Former principal of Royal Scottish Academy of Music and Drama;

Born: December 12, 1937; Died: November 18, 2012.

Sir Philip Ledger, who has died of cancer aged 74, was principal of the Royal Scottish Academy of Music and Drama from 1982 until 2001, a long and productive period in its progress. During his two decades in Glasgow, he raised the academy's international prestige and presided over the opening, by the Queen Mother, of its new premises, complete with theatre, substantial concert hall and fine modern organ.

A gifted choral conductor – and, at Chelmsford from 1961, the youngest cathedral organist in English musical history – Sir Philip was also for many years director of music at King's College, Cambridge, and was selected by Benjamin Britten and Peter Pears in 1968 as joint artistic director of the Aldeburgh Festival in Suffolk. This was around the time Britten had been composing his three church parables, Curlew River, The Burning Fiery Furnace and The Prodigal Son, in which Sir Philip memorably played the vivid parts for chamber organ. The three productions were brought to the Edinburgh Festival in 1968 as part of Peter Diamand's celebratory Britten year.

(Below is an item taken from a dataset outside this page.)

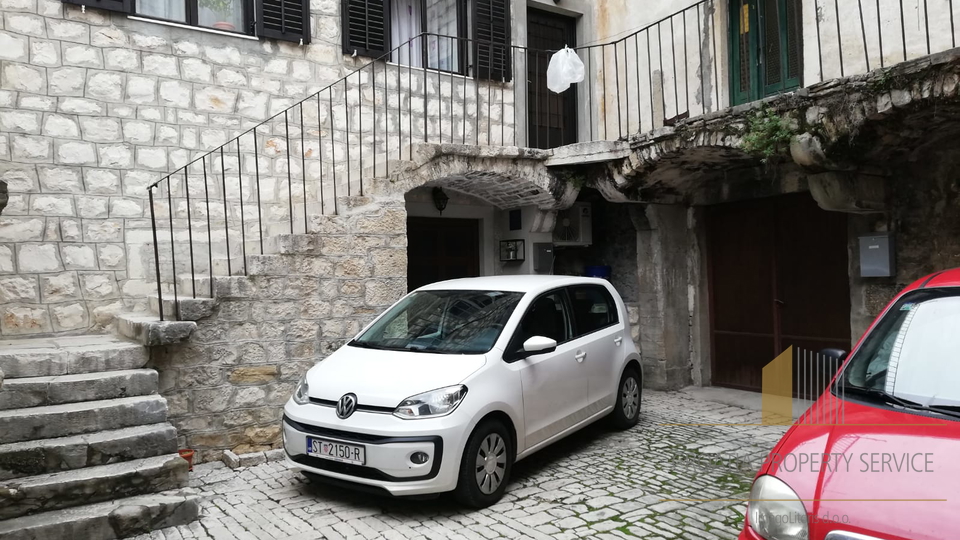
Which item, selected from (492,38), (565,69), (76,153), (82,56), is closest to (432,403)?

One of Sir Philip's first Scottish appearances was as harpsichordist in the performances of Bach's St John Passion given in the 1960s by Sir Alexander Gibson and the Scottish National Orchestra in Glasgow and Edinburgh with Peter Pears as the Evangelist. Those were the days when British symphony orchestras still regarded Bach as part of their repertoire, and when conductors such as Gibson believed Bach and Handel were not the exclusive property of baroque specialists.

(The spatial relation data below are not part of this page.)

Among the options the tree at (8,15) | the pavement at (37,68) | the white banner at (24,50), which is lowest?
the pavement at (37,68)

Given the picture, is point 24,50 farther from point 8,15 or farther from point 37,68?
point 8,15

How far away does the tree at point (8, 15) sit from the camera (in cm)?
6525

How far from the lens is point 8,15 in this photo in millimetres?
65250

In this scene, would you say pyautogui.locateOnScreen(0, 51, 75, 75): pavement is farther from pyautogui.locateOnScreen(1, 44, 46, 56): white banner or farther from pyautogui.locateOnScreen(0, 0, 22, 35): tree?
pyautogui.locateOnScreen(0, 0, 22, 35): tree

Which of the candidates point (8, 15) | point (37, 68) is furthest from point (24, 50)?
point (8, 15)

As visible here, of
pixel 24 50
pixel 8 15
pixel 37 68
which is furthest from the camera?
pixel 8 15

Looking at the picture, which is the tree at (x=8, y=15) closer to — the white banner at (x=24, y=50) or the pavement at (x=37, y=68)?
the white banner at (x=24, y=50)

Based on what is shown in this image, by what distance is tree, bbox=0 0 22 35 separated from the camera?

The presence of Sir Philip in any case gave the resultant performances the authenticity they needed and, for those who heard them, they went down in SNO history. Not that Sir Philip was ever a dry baroque specialist, and on one memorable occasion he conducted a Messiah at the Usher Hall, Edinburgh, in which the climax of the Hallelujah Chorus was emphasised by a full-throated romantic slow-up.

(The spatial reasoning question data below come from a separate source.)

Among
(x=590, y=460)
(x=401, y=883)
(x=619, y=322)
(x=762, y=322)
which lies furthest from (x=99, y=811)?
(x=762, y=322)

Later, when the new RSAMD opened its doors up the hill from the old one, Sir Philip invited Gibson, whose name now graces the academy's opera school, to conduct a performance of Tchaikovsky's Manfred Symphony, in which the new organ made its first important appearance.

Born in Bexhill-on-Sea, Sir Philip was educated at King's College Cambridge and conducted the Cambridge University Musical Society from 1974 until he moved to Scotland. A composer in his own right, he succeeded David Willcocks as director at King's and wrote fine new descants and arrangements of Christmas carols for the annual service of Nine Lessons and Carols, as well as a requiem, A Thanksgiving for Life, which was recorded in 2008. This Holy Child, one of his last works, in which five original carols are planted in the Christmas story, will have its premiere next month.

During his Aldeburgh period, Sir Philip was closely associated with the English Chamber Orchestra, with which he and Britten frequently appeared and with which he recorded Vivaldi's Four Seasons with Pinchas Zukerman as soloist. An Elgar fanatic, he also recorded a resounding account of the Coronation Ode with the choir of King's College Cambridge as postlude to Sir Adrian Boult's famous recording of The Kingdom.

Nor should his recording of Faure's Requiem with Janet Baker – an important product of its time – be forgotten.

At Aldeburgh, he took part in the opening concert in the rebuilt Maltings at Snape and at Britten's funeral in 1976 he played the composer's Prelude and Fugue on a Theme of Victoria, Britten's solitary work for solo organ.

Choristers and student choristers alike found him an inspirational conductor, and they occupied a vital place in his career, gaining precedence over other areas of music, such as the BBC Proms, in which he made distinguished appearances between 1964 and 1972. As a pianist he also displayed a flair for chamber music, accompanying his friend, the tenor Robert Tear, in a London performance of Schubert's Winterreise which was subsequently recorded.

In Norwich, where he was director of music at the newly founded University of East Anglia, he laid the foundations of a new Music Centre, opened in 1973. As a lifelong Purcell enthusiast, he made a performing edition of the semi-opera King Arthur with the stage director Colin Graham, and conducted sensational performances of it with the English Opera Group in Britain (including Edinburgh) and abroad.

He was knighted in 1999 during his Scottish period and received honorary doctorates from the universities of Strathclyde, Glasgow and St Andrews, as well as the RSAMD. In 1963 he married Mary Wells, a principal soprano at Covent Garden, whom he had met while conducting the European premiere of Copland's The Tender Land in Cambridge. She survives him, along with a son and a daughter.